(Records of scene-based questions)

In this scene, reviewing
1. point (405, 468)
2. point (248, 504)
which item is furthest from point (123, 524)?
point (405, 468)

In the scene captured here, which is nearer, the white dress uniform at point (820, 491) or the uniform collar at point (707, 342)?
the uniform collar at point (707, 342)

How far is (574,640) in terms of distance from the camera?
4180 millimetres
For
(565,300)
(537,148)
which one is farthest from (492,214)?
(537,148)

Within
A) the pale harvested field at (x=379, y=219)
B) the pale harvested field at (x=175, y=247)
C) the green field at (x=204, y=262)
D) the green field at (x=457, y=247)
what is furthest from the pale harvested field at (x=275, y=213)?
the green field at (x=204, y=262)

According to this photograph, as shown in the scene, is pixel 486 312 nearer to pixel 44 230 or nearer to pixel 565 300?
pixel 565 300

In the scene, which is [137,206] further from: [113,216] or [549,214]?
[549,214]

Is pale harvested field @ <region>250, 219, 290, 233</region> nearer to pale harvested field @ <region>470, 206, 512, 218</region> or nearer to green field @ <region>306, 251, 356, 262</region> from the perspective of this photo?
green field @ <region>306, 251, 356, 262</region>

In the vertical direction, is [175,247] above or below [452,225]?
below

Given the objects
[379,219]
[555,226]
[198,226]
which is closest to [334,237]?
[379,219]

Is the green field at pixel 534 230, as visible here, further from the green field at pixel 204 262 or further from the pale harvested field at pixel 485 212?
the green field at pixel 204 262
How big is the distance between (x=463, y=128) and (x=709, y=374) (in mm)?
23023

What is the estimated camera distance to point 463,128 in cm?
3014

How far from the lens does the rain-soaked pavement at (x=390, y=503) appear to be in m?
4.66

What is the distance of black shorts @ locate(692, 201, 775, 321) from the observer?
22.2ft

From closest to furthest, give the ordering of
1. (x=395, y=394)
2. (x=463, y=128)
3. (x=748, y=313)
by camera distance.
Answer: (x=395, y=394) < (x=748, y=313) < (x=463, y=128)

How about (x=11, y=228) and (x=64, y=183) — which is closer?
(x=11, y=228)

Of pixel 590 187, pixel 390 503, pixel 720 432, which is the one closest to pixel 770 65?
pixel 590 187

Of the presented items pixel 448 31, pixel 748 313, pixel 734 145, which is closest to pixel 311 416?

* INSTRUCTIONS FOR THE TASK *
Rewrite the records from the line containing "Of pixel 590" through the end of the records, replacing "closest" with "nearest" and leaving everything else the same.

* FINAL RESULT *
Of pixel 590 187, pixel 390 503, pixel 720 432, which is the one nearest to pixel 770 65?
pixel 590 187

Of the presented items pixel 448 31, pixel 748 313, pixel 734 145, which is nearest to pixel 311 416?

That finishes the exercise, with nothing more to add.